L día de ayer dio la excusa perfecta: hizo un calor insoportable, ¿están conmigo? Tomo nota de ello porque a la hora de la compra -yo la hago en el mercado de Labayru...- la inmensa mayoría de quienes llenábamos la cesta se quejaban, nos quejábamos, de las dificultades a la hora de coger ese aire espeso tras el filtro de la mascarilla. Hasta tal punto llegó el asunto que una ciudadana se marchó a casa para... ¡meter la protección en el frigorífico y bajar más tarde! No la esperé y no sé si la triquiñuela tuvo efecto.

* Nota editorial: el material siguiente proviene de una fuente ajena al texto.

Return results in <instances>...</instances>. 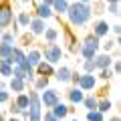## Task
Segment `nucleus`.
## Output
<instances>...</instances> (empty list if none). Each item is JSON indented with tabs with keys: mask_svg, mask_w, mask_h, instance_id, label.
<instances>
[{
	"mask_svg": "<svg viewBox=\"0 0 121 121\" xmlns=\"http://www.w3.org/2000/svg\"><path fill=\"white\" fill-rule=\"evenodd\" d=\"M67 18H69L71 26H87L89 20L93 18V12H91V4H83V2H69V8H67Z\"/></svg>",
	"mask_w": 121,
	"mask_h": 121,
	"instance_id": "obj_1",
	"label": "nucleus"
},
{
	"mask_svg": "<svg viewBox=\"0 0 121 121\" xmlns=\"http://www.w3.org/2000/svg\"><path fill=\"white\" fill-rule=\"evenodd\" d=\"M43 117V105H40L39 91H30L28 93V119L26 121H40Z\"/></svg>",
	"mask_w": 121,
	"mask_h": 121,
	"instance_id": "obj_2",
	"label": "nucleus"
},
{
	"mask_svg": "<svg viewBox=\"0 0 121 121\" xmlns=\"http://www.w3.org/2000/svg\"><path fill=\"white\" fill-rule=\"evenodd\" d=\"M40 52H43V60L51 63V65H56V63H60V59H63V47L56 44V43L44 44V48H40Z\"/></svg>",
	"mask_w": 121,
	"mask_h": 121,
	"instance_id": "obj_3",
	"label": "nucleus"
},
{
	"mask_svg": "<svg viewBox=\"0 0 121 121\" xmlns=\"http://www.w3.org/2000/svg\"><path fill=\"white\" fill-rule=\"evenodd\" d=\"M39 97H40V105H43L44 109H52V107H55V105L60 101L59 91H56V89H52V87H47L44 91H40V93H39Z\"/></svg>",
	"mask_w": 121,
	"mask_h": 121,
	"instance_id": "obj_4",
	"label": "nucleus"
},
{
	"mask_svg": "<svg viewBox=\"0 0 121 121\" xmlns=\"http://www.w3.org/2000/svg\"><path fill=\"white\" fill-rule=\"evenodd\" d=\"M14 20V12H12V4H10V0H2L0 2V28L4 30L12 24Z\"/></svg>",
	"mask_w": 121,
	"mask_h": 121,
	"instance_id": "obj_5",
	"label": "nucleus"
},
{
	"mask_svg": "<svg viewBox=\"0 0 121 121\" xmlns=\"http://www.w3.org/2000/svg\"><path fill=\"white\" fill-rule=\"evenodd\" d=\"M63 39H65V44H67V51L71 55H79V48H81V43L77 40V36L73 35L71 28H63Z\"/></svg>",
	"mask_w": 121,
	"mask_h": 121,
	"instance_id": "obj_6",
	"label": "nucleus"
},
{
	"mask_svg": "<svg viewBox=\"0 0 121 121\" xmlns=\"http://www.w3.org/2000/svg\"><path fill=\"white\" fill-rule=\"evenodd\" d=\"M77 87L83 89L85 93H87V91H93L97 87V77H95V75H91V73H81V79H79Z\"/></svg>",
	"mask_w": 121,
	"mask_h": 121,
	"instance_id": "obj_7",
	"label": "nucleus"
},
{
	"mask_svg": "<svg viewBox=\"0 0 121 121\" xmlns=\"http://www.w3.org/2000/svg\"><path fill=\"white\" fill-rule=\"evenodd\" d=\"M47 30V22L43 20V18H36L32 16L30 18V24H28V32L32 36H43V32Z\"/></svg>",
	"mask_w": 121,
	"mask_h": 121,
	"instance_id": "obj_8",
	"label": "nucleus"
},
{
	"mask_svg": "<svg viewBox=\"0 0 121 121\" xmlns=\"http://www.w3.org/2000/svg\"><path fill=\"white\" fill-rule=\"evenodd\" d=\"M109 30H111V26H109V22L103 20V18H99V20L93 22V35H95L97 39H105V36H109Z\"/></svg>",
	"mask_w": 121,
	"mask_h": 121,
	"instance_id": "obj_9",
	"label": "nucleus"
},
{
	"mask_svg": "<svg viewBox=\"0 0 121 121\" xmlns=\"http://www.w3.org/2000/svg\"><path fill=\"white\" fill-rule=\"evenodd\" d=\"M93 60H95V67H97V71H101V69H111L113 56H111V52H97Z\"/></svg>",
	"mask_w": 121,
	"mask_h": 121,
	"instance_id": "obj_10",
	"label": "nucleus"
},
{
	"mask_svg": "<svg viewBox=\"0 0 121 121\" xmlns=\"http://www.w3.org/2000/svg\"><path fill=\"white\" fill-rule=\"evenodd\" d=\"M35 73H36V77H48L51 79L52 75H55V65L47 63V60H40L39 65L35 67Z\"/></svg>",
	"mask_w": 121,
	"mask_h": 121,
	"instance_id": "obj_11",
	"label": "nucleus"
},
{
	"mask_svg": "<svg viewBox=\"0 0 121 121\" xmlns=\"http://www.w3.org/2000/svg\"><path fill=\"white\" fill-rule=\"evenodd\" d=\"M24 59H26V51H24L22 47H18V44H14V47H12V52H10V56H8L6 60H8L10 65H20Z\"/></svg>",
	"mask_w": 121,
	"mask_h": 121,
	"instance_id": "obj_12",
	"label": "nucleus"
},
{
	"mask_svg": "<svg viewBox=\"0 0 121 121\" xmlns=\"http://www.w3.org/2000/svg\"><path fill=\"white\" fill-rule=\"evenodd\" d=\"M85 95H87V93L83 89H79V87H71V89L67 91V97H69L71 105H81L83 99H85Z\"/></svg>",
	"mask_w": 121,
	"mask_h": 121,
	"instance_id": "obj_13",
	"label": "nucleus"
},
{
	"mask_svg": "<svg viewBox=\"0 0 121 121\" xmlns=\"http://www.w3.org/2000/svg\"><path fill=\"white\" fill-rule=\"evenodd\" d=\"M81 44H83V47H87V48H91V51H95V52L101 51V39H97L93 32L85 35V39L81 40Z\"/></svg>",
	"mask_w": 121,
	"mask_h": 121,
	"instance_id": "obj_14",
	"label": "nucleus"
},
{
	"mask_svg": "<svg viewBox=\"0 0 121 121\" xmlns=\"http://www.w3.org/2000/svg\"><path fill=\"white\" fill-rule=\"evenodd\" d=\"M71 73H73V69L67 67V65H63V67H59V69H55V79L59 83H69Z\"/></svg>",
	"mask_w": 121,
	"mask_h": 121,
	"instance_id": "obj_15",
	"label": "nucleus"
},
{
	"mask_svg": "<svg viewBox=\"0 0 121 121\" xmlns=\"http://www.w3.org/2000/svg\"><path fill=\"white\" fill-rule=\"evenodd\" d=\"M26 81H22V79H16V77H10V81H8V89L12 91V93H24L26 91Z\"/></svg>",
	"mask_w": 121,
	"mask_h": 121,
	"instance_id": "obj_16",
	"label": "nucleus"
},
{
	"mask_svg": "<svg viewBox=\"0 0 121 121\" xmlns=\"http://www.w3.org/2000/svg\"><path fill=\"white\" fill-rule=\"evenodd\" d=\"M43 36H44V43H47V44L56 43V40H59V36H60V30L55 28V26H47V30L43 32Z\"/></svg>",
	"mask_w": 121,
	"mask_h": 121,
	"instance_id": "obj_17",
	"label": "nucleus"
},
{
	"mask_svg": "<svg viewBox=\"0 0 121 121\" xmlns=\"http://www.w3.org/2000/svg\"><path fill=\"white\" fill-rule=\"evenodd\" d=\"M26 60H28L32 67H36L43 60V52H40V48H28L26 51Z\"/></svg>",
	"mask_w": 121,
	"mask_h": 121,
	"instance_id": "obj_18",
	"label": "nucleus"
},
{
	"mask_svg": "<svg viewBox=\"0 0 121 121\" xmlns=\"http://www.w3.org/2000/svg\"><path fill=\"white\" fill-rule=\"evenodd\" d=\"M35 12H36V18H43V20H48V18L55 16L52 8H51V6H44V4H36Z\"/></svg>",
	"mask_w": 121,
	"mask_h": 121,
	"instance_id": "obj_19",
	"label": "nucleus"
},
{
	"mask_svg": "<svg viewBox=\"0 0 121 121\" xmlns=\"http://www.w3.org/2000/svg\"><path fill=\"white\" fill-rule=\"evenodd\" d=\"M51 113L60 121V119H65V117L69 115V105H65V103H60V101H59V103H56L55 107L51 109Z\"/></svg>",
	"mask_w": 121,
	"mask_h": 121,
	"instance_id": "obj_20",
	"label": "nucleus"
},
{
	"mask_svg": "<svg viewBox=\"0 0 121 121\" xmlns=\"http://www.w3.org/2000/svg\"><path fill=\"white\" fill-rule=\"evenodd\" d=\"M30 14L28 12H16V16H14V20H16V24H18V28H28V24H30Z\"/></svg>",
	"mask_w": 121,
	"mask_h": 121,
	"instance_id": "obj_21",
	"label": "nucleus"
},
{
	"mask_svg": "<svg viewBox=\"0 0 121 121\" xmlns=\"http://www.w3.org/2000/svg\"><path fill=\"white\" fill-rule=\"evenodd\" d=\"M97 99L99 97H95L93 93H89V95H85V99H83V107L87 109V111H93V109H97Z\"/></svg>",
	"mask_w": 121,
	"mask_h": 121,
	"instance_id": "obj_22",
	"label": "nucleus"
},
{
	"mask_svg": "<svg viewBox=\"0 0 121 121\" xmlns=\"http://www.w3.org/2000/svg\"><path fill=\"white\" fill-rule=\"evenodd\" d=\"M51 8H52L55 14H65L67 8H69V0H55Z\"/></svg>",
	"mask_w": 121,
	"mask_h": 121,
	"instance_id": "obj_23",
	"label": "nucleus"
},
{
	"mask_svg": "<svg viewBox=\"0 0 121 121\" xmlns=\"http://www.w3.org/2000/svg\"><path fill=\"white\" fill-rule=\"evenodd\" d=\"M30 85H32V89H35V91H39V93H40V91H44L48 87V77H36Z\"/></svg>",
	"mask_w": 121,
	"mask_h": 121,
	"instance_id": "obj_24",
	"label": "nucleus"
},
{
	"mask_svg": "<svg viewBox=\"0 0 121 121\" xmlns=\"http://www.w3.org/2000/svg\"><path fill=\"white\" fill-rule=\"evenodd\" d=\"M12 101L18 105V109H28V93H26V91L24 93H18Z\"/></svg>",
	"mask_w": 121,
	"mask_h": 121,
	"instance_id": "obj_25",
	"label": "nucleus"
},
{
	"mask_svg": "<svg viewBox=\"0 0 121 121\" xmlns=\"http://www.w3.org/2000/svg\"><path fill=\"white\" fill-rule=\"evenodd\" d=\"M113 107V103H111V99L109 97H103V99H97V111H101V113H109V109Z\"/></svg>",
	"mask_w": 121,
	"mask_h": 121,
	"instance_id": "obj_26",
	"label": "nucleus"
},
{
	"mask_svg": "<svg viewBox=\"0 0 121 121\" xmlns=\"http://www.w3.org/2000/svg\"><path fill=\"white\" fill-rule=\"evenodd\" d=\"M0 75L2 77H12V65H10L6 59H0Z\"/></svg>",
	"mask_w": 121,
	"mask_h": 121,
	"instance_id": "obj_27",
	"label": "nucleus"
},
{
	"mask_svg": "<svg viewBox=\"0 0 121 121\" xmlns=\"http://www.w3.org/2000/svg\"><path fill=\"white\" fill-rule=\"evenodd\" d=\"M0 43L14 44V43H16V35H14L12 30H2V35H0Z\"/></svg>",
	"mask_w": 121,
	"mask_h": 121,
	"instance_id": "obj_28",
	"label": "nucleus"
},
{
	"mask_svg": "<svg viewBox=\"0 0 121 121\" xmlns=\"http://www.w3.org/2000/svg\"><path fill=\"white\" fill-rule=\"evenodd\" d=\"M97 67H95V60L93 59H83V73H91V75H95Z\"/></svg>",
	"mask_w": 121,
	"mask_h": 121,
	"instance_id": "obj_29",
	"label": "nucleus"
},
{
	"mask_svg": "<svg viewBox=\"0 0 121 121\" xmlns=\"http://www.w3.org/2000/svg\"><path fill=\"white\" fill-rule=\"evenodd\" d=\"M87 121H105V113L97 111V109H93V111H87Z\"/></svg>",
	"mask_w": 121,
	"mask_h": 121,
	"instance_id": "obj_30",
	"label": "nucleus"
},
{
	"mask_svg": "<svg viewBox=\"0 0 121 121\" xmlns=\"http://www.w3.org/2000/svg\"><path fill=\"white\" fill-rule=\"evenodd\" d=\"M14 44H6V43H0V59H8L10 52H12Z\"/></svg>",
	"mask_w": 121,
	"mask_h": 121,
	"instance_id": "obj_31",
	"label": "nucleus"
},
{
	"mask_svg": "<svg viewBox=\"0 0 121 121\" xmlns=\"http://www.w3.org/2000/svg\"><path fill=\"white\" fill-rule=\"evenodd\" d=\"M79 55H81L83 59H95V55H97V52H95V51H91V48H87V47H83V44H81V48H79Z\"/></svg>",
	"mask_w": 121,
	"mask_h": 121,
	"instance_id": "obj_32",
	"label": "nucleus"
},
{
	"mask_svg": "<svg viewBox=\"0 0 121 121\" xmlns=\"http://www.w3.org/2000/svg\"><path fill=\"white\" fill-rule=\"evenodd\" d=\"M12 77L22 79V81H24V79H26V73L22 71V67H20V65H12Z\"/></svg>",
	"mask_w": 121,
	"mask_h": 121,
	"instance_id": "obj_33",
	"label": "nucleus"
},
{
	"mask_svg": "<svg viewBox=\"0 0 121 121\" xmlns=\"http://www.w3.org/2000/svg\"><path fill=\"white\" fill-rule=\"evenodd\" d=\"M117 44H119L117 40H105V43H101V48H103V52H111Z\"/></svg>",
	"mask_w": 121,
	"mask_h": 121,
	"instance_id": "obj_34",
	"label": "nucleus"
},
{
	"mask_svg": "<svg viewBox=\"0 0 121 121\" xmlns=\"http://www.w3.org/2000/svg\"><path fill=\"white\" fill-rule=\"evenodd\" d=\"M115 75H113V71L111 69H101L99 71V79L101 81H109V79H113Z\"/></svg>",
	"mask_w": 121,
	"mask_h": 121,
	"instance_id": "obj_35",
	"label": "nucleus"
},
{
	"mask_svg": "<svg viewBox=\"0 0 121 121\" xmlns=\"http://www.w3.org/2000/svg\"><path fill=\"white\" fill-rule=\"evenodd\" d=\"M105 12L113 14V16H119V2H115V4H107V6H105Z\"/></svg>",
	"mask_w": 121,
	"mask_h": 121,
	"instance_id": "obj_36",
	"label": "nucleus"
},
{
	"mask_svg": "<svg viewBox=\"0 0 121 121\" xmlns=\"http://www.w3.org/2000/svg\"><path fill=\"white\" fill-rule=\"evenodd\" d=\"M30 43H32V35H30V32H26V35H22V36H20V44H18V47L24 48V47H28Z\"/></svg>",
	"mask_w": 121,
	"mask_h": 121,
	"instance_id": "obj_37",
	"label": "nucleus"
},
{
	"mask_svg": "<svg viewBox=\"0 0 121 121\" xmlns=\"http://www.w3.org/2000/svg\"><path fill=\"white\" fill-rule=\"evenodd\" d=\"M79 79H81V73H79V71H73V73H71V79H69V83H71L73 87H77Z\"/></svg>",
	"mask_w": 121,
	"mask_h": 121,
	"instance_id": "obj_38",
	"label": "nucleus"
},
{
	"mask_svg": "<svg viewBox=\"0 0 121 121\" xmlns=\"http://www.w3.org/2000/svg\"><path fill=\"white\" fill-rule=\"evenodd\" d=\"M40 121H59V119H56V117L51 113V109H47V111H44V115L40 117Z\"/></svg>",
	"mask_w": 121,
	"mask_h": 121,
	"instance_id": "obj_39",
	"label": "nucleus"
},
{
	"mask_svg": "<svg viewBox=\"0 0 121 121\" xmlns=\"http://www.w3.org/2000/svg\"><path fill=\"white\" fill-rule=\"evenodd\" d=\"M8 111H10V115H18V113H20V109H18V105L14 103V101H8Z\"/></svg>",
	"mask_w": 121,
	"mask_h": 121,
	"instance_id": "obj_40",
	"label": "nucleus"
},
{
	"mask_svg": "<svg viewBox=\"0 0 121 121\" xmlns=\"http://www.w3.org/2000/svg\"><path fill=\"white\" fill-rule=\"evenodd\" d=\"M8 101H10V93H8V91H0V105H2V103H8Z\"/></svg>",
	"mask_w": 121,
	"mask_h": 121,
	"instance_id": "obj_41",
	"label": "nucleus"
},
{
	"mask_svg": "<svg viewBox=\"0 0 121 121\" xmlns=\"http://www.w3.org/2000/svg\"><path fill=\"white\" fill-rule=\"evenodd\" d=\"M111 30L115 32V36H119V32H121V26H119V24H113V26H111Z\"/></svg>",
	"mask_w": 121,
	"mask_h": 121,
	"instance_id": "obj_42",
	"label": "nucleus"
},
{
	"mask_svg": "<svg viewBox=\"0 0 121 121\" xmlns=\"http://www.w3.org/2000/svg\"><path fill=\"white\" fill-rule=\"evenodd\" d=\"M52 2L55 0H40V4H44V6H52Z\"/></svg>",
	"mask_w": 121,
	"mask_h": 121,
	"instance_id": "obj_43",
	"label": "nucleus"
},
{
	"mask_svg": "<svg viewBox=\"0 0 121 121\" xmlns=\"http://www.w3.org/2000/svg\"><path fill=\"white\" fill-rule=\"evenodd\" d=\"M6 87H8V83H6V81H0V91H4Z\"/></svg>",
	"mask_w": 121,
	"mask_h": 121,
	"instance_id": "obj_44",
	"label": "nucleus"
},
{
	"mask_svg": "<svg viewBox=\"0 0 121 121\" xmlns=\"http://www.w3.org/2000/svg\"><path fill=\"white\" fill-rule=\"evenodd\" d=\"M6 121H22V119H18V115H10V119H6Z\"/></svg>",
	"mask_w": 121,
	"mask_h": 121,
	"instance_id": "obj_45",
	"label": "nucleus"
},
{
	"mask_svg": "<svg viewBox=\"0 0 121 121\" xmlns=\"http://www.w3.org/2000/svg\"><path fill=\"white\" fill-rule=\"evenodd\" d=\"M109 121H121V119H119V115H111V117H109Z\"/></svg>",
	"mask_w": 121,
	"mask_h": 121,
	"instance_id": "obj_46",
	"label": "nucleus"
},
{
	"mask_svg": "<svg viewBox=\"0 0 121 121\" xmlns=\"http://www.w3.org/2000/svg\"><path fill=\"white\" fill-rule=\"evenodd\" d=\"M105 4H115V2H119V0H103Z\"/></svg>",
	"mask_w": 121,
	"mask_h": 121,
	"instance_id": "obj_47",
	"label": "nucleus"
},
{
	"mask_svg": "<svg viewBox=\"0 0 121 121\" xmlns=\"http://www.w3.org/2000/svg\"><path fill=\"white\" fill-rule=\"evenodd\" d=\"M77 2H83V4H91L93 0H77Z\"/></svg>",
	"mask_w": 121,
	"mask_h": 121,
	"instance_id": "obj_48",
	"label": "nucleus"
},
{
	"mask_svg": "<svg viewBox=\"0 0 121 121\" xmlns=\"http://www.w3.org/2000/svg\"><path fill=\"white\" fill-rule=\"evenodd\" d=\"M0 121H6V119H4V113H2V111H0Z\"/></svg>",
	"mask_w": 121,
	"mask_h": 121,
	"instance_id": "obj_49",
	"label": "nucleus"
},
{
	"mask_svg": "<svg viewBox=\"0 0 121 121\" xmlns=\"http://www.w3.org/2000/svg\"><path fill=\"white\" fill-rule=\"evenodd\" d=\"M20 2H22V4H26V2H28V4H30V0H20Z\"/></svg>",
	"mask_w": 121,
	"mask_h": 121,
	"instance_id": "obj_50",
	"label": "nucleus"
},
{
	"mask_svg": "<svg viewBox=\"0 0 121 121\" xmlns=\"http://www.w3.org/2000/svg\"><path fill=\"white\" fill-rule=\"evenodd\" d=\"M71 121H79V119H71Z\"/></svg>",
	"mask_w": 121,
	"mask_h": 121,
	"instance_id": "obj_51",
	"label": "nucleus"
},
{
	"mask_svg": "<svg viewBox=\"0 0 121 121\" xmlns=\"http://www.w3.org/2000/svg\"><path fill=\"white\" fill-rule=\"evenodd\" d=\"M0 35H2V28H0Z\"/></svg>",
	"mask_w": 121,
	"mask_h": 121,
	"instance_id": "obj_52",
	"label": "nucleus"
},
{
	"mask_svg": "<svg viewBox=\"0 0 121 121\" xmlns=\"http://www.w3.org/2000/svg\"><path fill=\"white\" fill-rule=\"evenodd\" d=\"M69 2H73V0H69Z\"/></svg>",
	"mask_w": 121,
	"mask_h": 121,
	"instance_id": "obj_53",
	"label": "nucleus"
}]
</instances>
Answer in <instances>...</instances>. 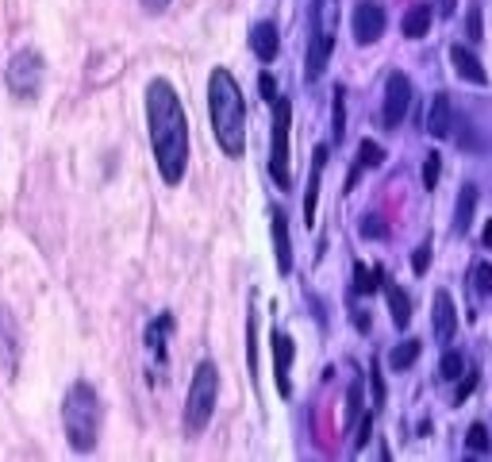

Hasta ahí llega la anécdota del día pero bastó con que la mujer expresase su protesta en alto (en realidad, la inmensa mayoría de los presentes sufríamos de similares rigores...) para que se desatase una tormenta de lamentos. Ese fue el quid del día, el detonante que le lleva a uno a pensar que las quejas de esta época son inagotables. No hay mascarillas para todos y no hay quien viva con ellas puestas; los bares estaban cerrados y ahora es una vergüenza la colonización de las terrazas; no podemos mantener el comercio cerrado pero tampoco podemos abrirlo en las condiciones actuales; hay personas que se saltan las normas de la convivencia controlada y protestan al ver cómo otros u otras hacen lo propio en otra faceta de la vida. En la playa, si ir más lejos. Se quejan o se han quejado todos, los sanitarios y los pacientes que hicieron guardia con enfermedades de segunda página (la primera página, ya saben para quién...); los amantes del fútbol porque no hay, y cuando sí, porque no pueden ir; los niños porque hace calor y los atletas por el madrugón. Todos.